Restate the records below word for word.

The data »
+ + + + +

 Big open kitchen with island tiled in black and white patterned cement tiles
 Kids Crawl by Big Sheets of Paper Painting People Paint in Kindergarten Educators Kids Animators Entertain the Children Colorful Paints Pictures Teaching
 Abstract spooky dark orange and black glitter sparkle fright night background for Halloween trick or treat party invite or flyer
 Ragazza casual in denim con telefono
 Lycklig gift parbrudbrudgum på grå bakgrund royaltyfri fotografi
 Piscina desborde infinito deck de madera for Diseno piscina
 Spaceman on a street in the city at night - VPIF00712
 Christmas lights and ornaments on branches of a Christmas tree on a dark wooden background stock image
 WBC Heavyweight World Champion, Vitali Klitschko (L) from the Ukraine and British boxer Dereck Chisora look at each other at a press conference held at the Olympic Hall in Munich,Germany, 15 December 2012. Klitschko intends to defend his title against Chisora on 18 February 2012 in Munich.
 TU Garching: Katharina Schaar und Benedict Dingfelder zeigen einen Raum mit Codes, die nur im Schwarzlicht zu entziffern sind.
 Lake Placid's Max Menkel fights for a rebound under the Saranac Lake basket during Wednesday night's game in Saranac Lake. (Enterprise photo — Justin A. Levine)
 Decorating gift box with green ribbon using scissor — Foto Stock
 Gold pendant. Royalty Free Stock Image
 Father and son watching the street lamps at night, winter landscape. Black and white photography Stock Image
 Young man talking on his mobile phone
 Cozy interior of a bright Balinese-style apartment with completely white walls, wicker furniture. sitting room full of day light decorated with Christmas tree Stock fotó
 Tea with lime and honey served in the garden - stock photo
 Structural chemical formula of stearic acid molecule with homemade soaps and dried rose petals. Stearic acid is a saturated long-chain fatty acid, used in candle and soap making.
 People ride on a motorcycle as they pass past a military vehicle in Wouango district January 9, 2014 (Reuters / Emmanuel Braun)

+ + + + +

Answer to the exercise »
 Big open kitchen with island tiled in black and white patterned cement tiles
 Kids Crawl by Big Sheets of Paper Painting People Paint in Kindergarten Educators Kids Animators Entertain the Children Colorful Paints Pictures Teaching
 Abstract spooky dark orange and black glitter sparkle fright night background for Halloween trick or treat party invite or flyer
 Ragazza casual in denim con telefono
 Lycklig gift parbrudbrudgum på grå bakgrund royaltyfri fotografi
 Piscina desborde infinito deck de madera for Diseno piscina
 Spaceman on a street in the city at night - VPIF00712
 Christmas lights and ornaments on branches of a Christmas tree on a dark wooden background stock image
 WBC Heavyweight World Champion, Vitali Klitschko (L) from the Ukraine and British boxer Dereck Chisora look at each other at a press conference held at the Olympic Hall in Munich,Germany, 15 December 2012. Klitschko intends to defend his title against Chisora on 18 February 2012 in Munich.
 TU Garching: Katharina Schaar und Benedict Dingfelder zeigen einen Raum mit Codes, die nur im Schwarzlicht zu entziffern sind.
 Lake Placid's Max Menkel fights for a rebound under the Saranac Lake basket during Wednesday night's game in Saranac Lake. (Enterprise photo — Justin A. Levine)
 Decorating gift box with green ribbon using scissor — Foto Stock
 Gold pendant. Royalty Free Stock Image
 Father and son watching the street lamps at night, winter landscape. Black and white photography Stock Image
 Young man talking on his mobile phone
 Cozy interior of a bright Balinese-style apartment with completely white walls, wicker furniture. sitting room full of day light decorated with Christmas tree Stock fotó
 Tea with lime and honey served in the garden - stock photo
 Structural chemical formula of stearic acid molecule with homemade soaps and dried rose petals. Stearic acid is a saturated long-chain fatty acid, used in candle and soap making.
 People ride on a motorcycle as they pass past a military vehicle in Wouango district January 9, 2014 (Reuters / Emmanuel Braun)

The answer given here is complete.